TASK OBJECTIVE
Repeat exactly the lines below, from the line containing "Rather Be Installing" through the last line, both included. Leave out any pictures.

(DATA RECORDS)

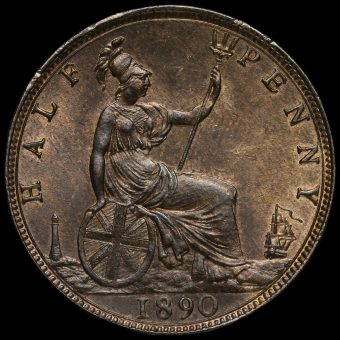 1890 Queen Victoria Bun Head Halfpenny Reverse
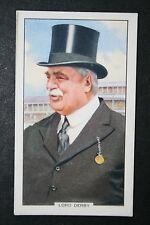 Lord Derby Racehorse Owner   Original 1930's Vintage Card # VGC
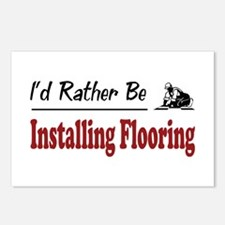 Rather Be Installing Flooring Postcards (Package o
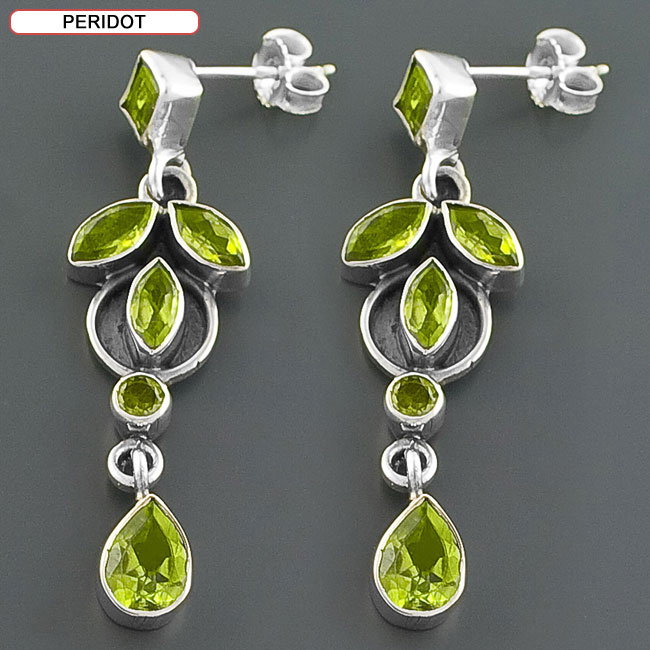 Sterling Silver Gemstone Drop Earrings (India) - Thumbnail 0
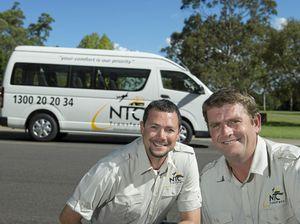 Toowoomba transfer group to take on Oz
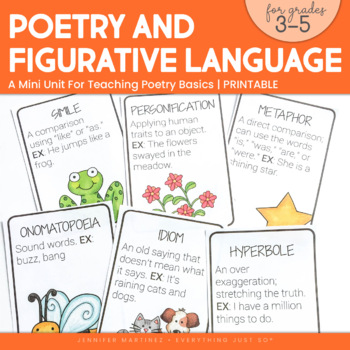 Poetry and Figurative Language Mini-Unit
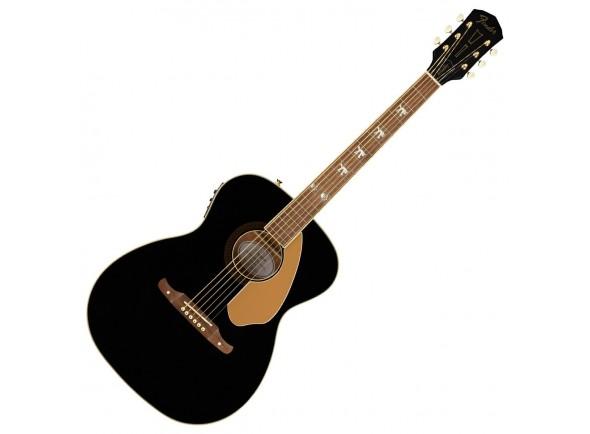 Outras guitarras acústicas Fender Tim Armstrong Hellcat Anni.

(End DATA RECORDS)

COMPLETED EXERCISE
 Rather Be Installing Flooring Postcards (Package o
 Sterling Silver Gemstone Drop Earrings (India) - Thumbnail 0
 Toowoomba transfer group to take on Oz
 Poetry and Figurative Language Mini-Unit
 Outras guitarras acústicas Fender Tim Armstrong Hellcat Anni.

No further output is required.